Meeting FCC’s new location rules will require multiple technologies
The FCC issued a new order regarding wireless E-911 accuracy requirements for U.S. operators earlier this month, making location requirements more stringent, which means operators will have to incorporate a number of technologies to meet those requirements, said John Baker, vice president and general manager for the Network Solutions Group at Commscope, a supplier of location technologies.
The new order mandates that operators will have to meet stricter location requirements at some point after January 2019. Baker said that there has been much confusion as to what the new order mandates, and some have taken the order to mean that operators no longer are allowed to use network-based call-locating technologies after that time.
GSM operators like AT&T Mobility and T-Mobile USA incorporate network-based location technologies, while CDMA operators use assisted GPS (A-GPS) in the handset. GPS is considered the more accurate technology and the FCC in the past has made accuracy requirements less stringent for network-based location operators.
The new rules will require operators to identify a caller’s location for a specified percentage of 911 calls within a range of 50 to 150 meters. That is tighter than the up to 300 meters that has been allowed. The bottom line is that, as Baker suggested, operators will need to leverage multiple technologies to meet the mandate.
“No one technology can solve the problem,” Baker said. “It’s going to be a mixture of network-based solutions, A-GPS and other algorithms out there.”
In related news, Commscope this week announced an upgrade to its GeoLENs mobile location center that adds a dual-plane functionality, which helps determine the location of mobile devices in difficult-to-reach areas. The MLC is a gateway that supports both emergency and commercial location technologies. Baker said that the new release adds more unified intelligence to the multiple capabilities that can locate more wireless callers at one time.

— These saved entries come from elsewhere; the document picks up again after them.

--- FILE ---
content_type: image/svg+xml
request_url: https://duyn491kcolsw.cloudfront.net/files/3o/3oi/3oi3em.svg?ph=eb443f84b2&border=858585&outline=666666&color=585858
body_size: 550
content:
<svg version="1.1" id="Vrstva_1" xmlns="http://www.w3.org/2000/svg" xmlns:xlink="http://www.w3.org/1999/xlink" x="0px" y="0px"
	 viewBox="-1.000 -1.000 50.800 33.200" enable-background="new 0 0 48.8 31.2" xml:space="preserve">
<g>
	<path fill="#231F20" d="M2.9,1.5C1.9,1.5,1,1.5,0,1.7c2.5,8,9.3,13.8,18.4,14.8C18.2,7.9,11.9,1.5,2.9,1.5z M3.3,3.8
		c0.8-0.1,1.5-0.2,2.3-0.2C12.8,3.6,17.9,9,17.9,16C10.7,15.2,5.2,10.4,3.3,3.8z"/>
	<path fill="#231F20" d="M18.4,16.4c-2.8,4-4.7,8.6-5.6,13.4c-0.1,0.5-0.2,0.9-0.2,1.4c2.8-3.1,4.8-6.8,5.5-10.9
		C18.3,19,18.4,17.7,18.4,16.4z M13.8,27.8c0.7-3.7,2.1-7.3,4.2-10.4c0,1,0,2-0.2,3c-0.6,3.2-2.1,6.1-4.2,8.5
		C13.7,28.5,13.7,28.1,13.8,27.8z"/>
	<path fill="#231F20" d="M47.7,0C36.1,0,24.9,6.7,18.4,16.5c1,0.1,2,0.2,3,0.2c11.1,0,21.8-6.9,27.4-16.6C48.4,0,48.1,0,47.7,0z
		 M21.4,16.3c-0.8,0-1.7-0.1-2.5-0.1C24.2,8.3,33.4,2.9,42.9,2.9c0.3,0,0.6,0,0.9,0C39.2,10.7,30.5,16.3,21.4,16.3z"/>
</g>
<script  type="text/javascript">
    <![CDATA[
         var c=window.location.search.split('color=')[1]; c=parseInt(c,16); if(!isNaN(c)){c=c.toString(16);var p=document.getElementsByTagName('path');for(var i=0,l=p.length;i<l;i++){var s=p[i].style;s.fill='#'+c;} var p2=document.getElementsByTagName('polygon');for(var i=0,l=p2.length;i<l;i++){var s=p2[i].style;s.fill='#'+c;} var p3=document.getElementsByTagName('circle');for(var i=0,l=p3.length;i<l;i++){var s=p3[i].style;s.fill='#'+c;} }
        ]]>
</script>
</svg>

A typical scenario demonstrating the benefit of combined dual-plane functionality would be when a secure user plane-enabled mobile device is attempting to determine the user’s location. If GPS signals cannot penetrate the building, then the typical secure user plane location solution, A-GPS, will not be able to find the user accurately. With the MLC update, the network can automatically start looking for the user with a control plane-locating technology. When an indoor location system is integrated with the GeoLENs MLC 10.2, the caller’s location can be determined with higher accuracy.
The FCC also is looking at ways to better determine an emergency caller’s whereabouts indoors, along with determining the requirements for VoIP calls coming from smartphones.
“During the next six to nine months, a lot will unfold in this story,” Baker said. “The FCC has to come down with a method of how to test all of this.”